Saint-Martin pensait qu'il devait y avoir une raison à tout ce qui existait, et que l'œil interne de l'observateur en était le juge. Il considère ainsi l'homme comme ayant en lui un miroir vivant, qui lui réfléchit tous les objets, et qui le porte à tout voir et à tout connaître : mais ce miroir vivant étant lui-même un reflet de la Divinité, c'est par cette lumière que l'homme acquiert des idées saines, et qu'il découvre l'éternelle nature (voyez n° X), dont parle Jacob Bœhm. Cet ouvrage est sans doute celui des Révélations naturelles, dont l'auteur annonçait le projet, en 1797, à Kirchberger, et au sujet duquel celui-ci conseillait à Saint-Martin de supprimer tout ce qui pouvait sentir le mystère. Les adeptes pensent que si l'Anthropologie, dont s'occupe un de ses disciples, secondé de tout ce que les connaissances modernes ont pu découvrir, embrassait les principes applicables aux diverses branches de la science de l'homme physique, moral et intellectuel, on aurait un véritable Esprit des choses.

VII. Lettre à un ami ou Considérations politiques, philosophiques et religieuses, sur la Révolution française, Paris, an III (1795).

Saint-Martin regardait la Révolution française comme celle du genre humain, et comme une image en miniature du Jugement dernier, mais où les choses devaient se passer successivement, à commencer par la France. Il serait difficile, d’après ce galimathias [sic], de deviner ce que furent à cette époque les opinions du philosophe inconnu ; mais on a dit qu’il était lié avec des illuminés étrangers, et que plusieurs de ceux qu’il appelait ses amis, étaient de ce parti.

VIII. Éclair sur l'association humaine, Paris, an V (1797), in-8°.

L’auteur découvre dans le Principe de l'ordre social, le foyer d'où émanent la sagesse, la justice et la puissance, sans lesquelles il n'existe point d'association durable, etc.

IX. Réflexions d'un observateur sur la question proposée par l'Institut : Quelles sont les institutions les plus propres à fonder la morale d'un peuple ?, an VI (1798).

☆ ☆ ☆ ☆ ☆

ÉNONCÉ:
Reproduisez fidèlement le passage de la notice sur les ouvrages de Saint-Martin qui commence à « IX. Réflexions d'un » et se termine à « an VI (1798). ». Les lignes qui suivent forment un ensemble distinct, sans lien avec la notice sur les ouvrages de Saint-Martin.

Entrées extraites d'une collection
☆ ☆ ☆ ☆ ☆

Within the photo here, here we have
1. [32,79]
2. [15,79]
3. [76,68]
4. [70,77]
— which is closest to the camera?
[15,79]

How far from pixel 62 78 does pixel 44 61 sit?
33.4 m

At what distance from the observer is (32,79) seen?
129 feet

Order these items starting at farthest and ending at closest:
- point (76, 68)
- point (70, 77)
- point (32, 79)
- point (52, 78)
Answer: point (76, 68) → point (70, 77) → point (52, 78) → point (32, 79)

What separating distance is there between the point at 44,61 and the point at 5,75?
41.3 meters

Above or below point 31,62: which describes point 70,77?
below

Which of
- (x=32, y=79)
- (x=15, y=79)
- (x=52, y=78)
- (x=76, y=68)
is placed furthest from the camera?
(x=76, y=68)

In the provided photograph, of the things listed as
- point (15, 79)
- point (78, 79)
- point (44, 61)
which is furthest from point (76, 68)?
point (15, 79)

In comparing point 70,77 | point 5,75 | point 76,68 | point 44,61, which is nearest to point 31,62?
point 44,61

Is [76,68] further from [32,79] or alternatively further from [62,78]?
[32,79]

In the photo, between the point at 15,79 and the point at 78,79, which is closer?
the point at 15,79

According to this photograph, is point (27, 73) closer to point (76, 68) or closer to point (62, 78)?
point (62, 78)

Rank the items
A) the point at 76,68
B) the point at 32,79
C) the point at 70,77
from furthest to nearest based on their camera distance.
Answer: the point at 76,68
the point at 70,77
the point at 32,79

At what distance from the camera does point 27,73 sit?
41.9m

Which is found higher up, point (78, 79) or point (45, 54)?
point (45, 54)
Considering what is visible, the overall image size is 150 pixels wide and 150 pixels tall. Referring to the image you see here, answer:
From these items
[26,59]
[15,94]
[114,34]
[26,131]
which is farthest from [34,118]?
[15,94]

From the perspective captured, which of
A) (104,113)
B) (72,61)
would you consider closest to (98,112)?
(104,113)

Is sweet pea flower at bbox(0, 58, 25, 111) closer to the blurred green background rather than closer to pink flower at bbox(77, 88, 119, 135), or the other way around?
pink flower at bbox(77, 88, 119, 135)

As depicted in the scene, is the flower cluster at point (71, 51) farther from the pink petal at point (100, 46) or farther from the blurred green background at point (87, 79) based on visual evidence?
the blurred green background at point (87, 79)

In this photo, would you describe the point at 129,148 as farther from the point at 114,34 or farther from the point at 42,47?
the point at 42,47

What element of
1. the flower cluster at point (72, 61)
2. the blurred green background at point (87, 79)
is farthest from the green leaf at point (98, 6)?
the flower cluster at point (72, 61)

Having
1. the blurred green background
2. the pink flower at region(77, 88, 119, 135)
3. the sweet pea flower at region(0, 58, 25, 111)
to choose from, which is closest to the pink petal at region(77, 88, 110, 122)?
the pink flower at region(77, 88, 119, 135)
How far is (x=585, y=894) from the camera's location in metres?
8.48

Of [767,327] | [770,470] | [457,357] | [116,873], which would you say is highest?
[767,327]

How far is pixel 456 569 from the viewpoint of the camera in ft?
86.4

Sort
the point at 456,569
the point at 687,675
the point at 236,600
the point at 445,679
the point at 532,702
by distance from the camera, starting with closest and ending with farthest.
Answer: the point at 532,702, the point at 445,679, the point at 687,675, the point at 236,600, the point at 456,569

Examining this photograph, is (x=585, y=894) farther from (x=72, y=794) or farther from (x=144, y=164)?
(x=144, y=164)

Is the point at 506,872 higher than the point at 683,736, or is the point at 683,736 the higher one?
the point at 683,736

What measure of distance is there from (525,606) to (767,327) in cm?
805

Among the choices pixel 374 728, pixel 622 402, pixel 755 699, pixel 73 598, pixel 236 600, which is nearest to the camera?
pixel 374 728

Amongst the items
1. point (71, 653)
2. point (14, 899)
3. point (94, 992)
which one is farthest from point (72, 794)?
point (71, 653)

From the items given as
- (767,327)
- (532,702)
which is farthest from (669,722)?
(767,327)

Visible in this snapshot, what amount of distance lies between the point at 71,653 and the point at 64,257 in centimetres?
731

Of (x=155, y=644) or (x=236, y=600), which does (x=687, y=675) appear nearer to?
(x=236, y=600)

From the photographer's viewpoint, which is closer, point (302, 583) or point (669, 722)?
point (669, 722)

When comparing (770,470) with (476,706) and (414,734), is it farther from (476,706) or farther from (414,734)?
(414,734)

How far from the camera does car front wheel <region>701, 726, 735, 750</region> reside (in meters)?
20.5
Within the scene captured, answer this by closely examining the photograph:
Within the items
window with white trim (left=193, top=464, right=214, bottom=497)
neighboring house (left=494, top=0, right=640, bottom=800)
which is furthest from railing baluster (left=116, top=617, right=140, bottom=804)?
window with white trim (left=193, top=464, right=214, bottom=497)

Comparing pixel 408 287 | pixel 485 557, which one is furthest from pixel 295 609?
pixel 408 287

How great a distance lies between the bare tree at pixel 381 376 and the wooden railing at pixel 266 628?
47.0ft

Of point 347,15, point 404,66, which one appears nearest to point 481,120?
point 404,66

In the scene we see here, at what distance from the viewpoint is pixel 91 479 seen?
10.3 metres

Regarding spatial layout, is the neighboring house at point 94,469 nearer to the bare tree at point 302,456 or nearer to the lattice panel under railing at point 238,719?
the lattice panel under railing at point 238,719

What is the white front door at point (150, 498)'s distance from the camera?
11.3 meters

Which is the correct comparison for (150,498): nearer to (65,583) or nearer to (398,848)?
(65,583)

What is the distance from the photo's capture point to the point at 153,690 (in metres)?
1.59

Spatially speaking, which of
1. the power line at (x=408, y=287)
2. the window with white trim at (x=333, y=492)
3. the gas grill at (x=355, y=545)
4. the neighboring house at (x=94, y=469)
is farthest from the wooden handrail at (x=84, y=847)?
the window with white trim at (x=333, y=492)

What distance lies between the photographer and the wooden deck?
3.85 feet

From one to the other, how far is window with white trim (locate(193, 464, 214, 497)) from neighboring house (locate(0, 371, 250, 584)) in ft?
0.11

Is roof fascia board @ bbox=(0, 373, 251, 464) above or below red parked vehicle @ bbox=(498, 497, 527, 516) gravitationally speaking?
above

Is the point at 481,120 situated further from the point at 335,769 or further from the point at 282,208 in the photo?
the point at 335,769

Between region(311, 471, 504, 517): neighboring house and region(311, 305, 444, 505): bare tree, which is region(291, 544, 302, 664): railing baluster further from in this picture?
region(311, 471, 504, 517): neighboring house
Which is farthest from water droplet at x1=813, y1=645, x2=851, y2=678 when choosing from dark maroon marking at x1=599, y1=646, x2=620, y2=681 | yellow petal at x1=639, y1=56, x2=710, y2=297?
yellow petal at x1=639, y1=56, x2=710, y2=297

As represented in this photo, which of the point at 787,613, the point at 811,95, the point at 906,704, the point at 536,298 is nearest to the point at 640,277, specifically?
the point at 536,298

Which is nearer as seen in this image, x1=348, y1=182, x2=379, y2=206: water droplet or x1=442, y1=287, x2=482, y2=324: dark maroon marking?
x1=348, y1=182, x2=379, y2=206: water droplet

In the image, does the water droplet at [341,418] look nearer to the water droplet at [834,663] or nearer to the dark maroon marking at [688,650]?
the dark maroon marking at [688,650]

☆ ☆ ☆ ☆ ☆

RÉPONSE:
IX. Réflexions d'un observateur sur la question proposée par l'Institut : Quelles sont les institutions les plus propres à fonder la morale d'un peuple ?, an VI (1798).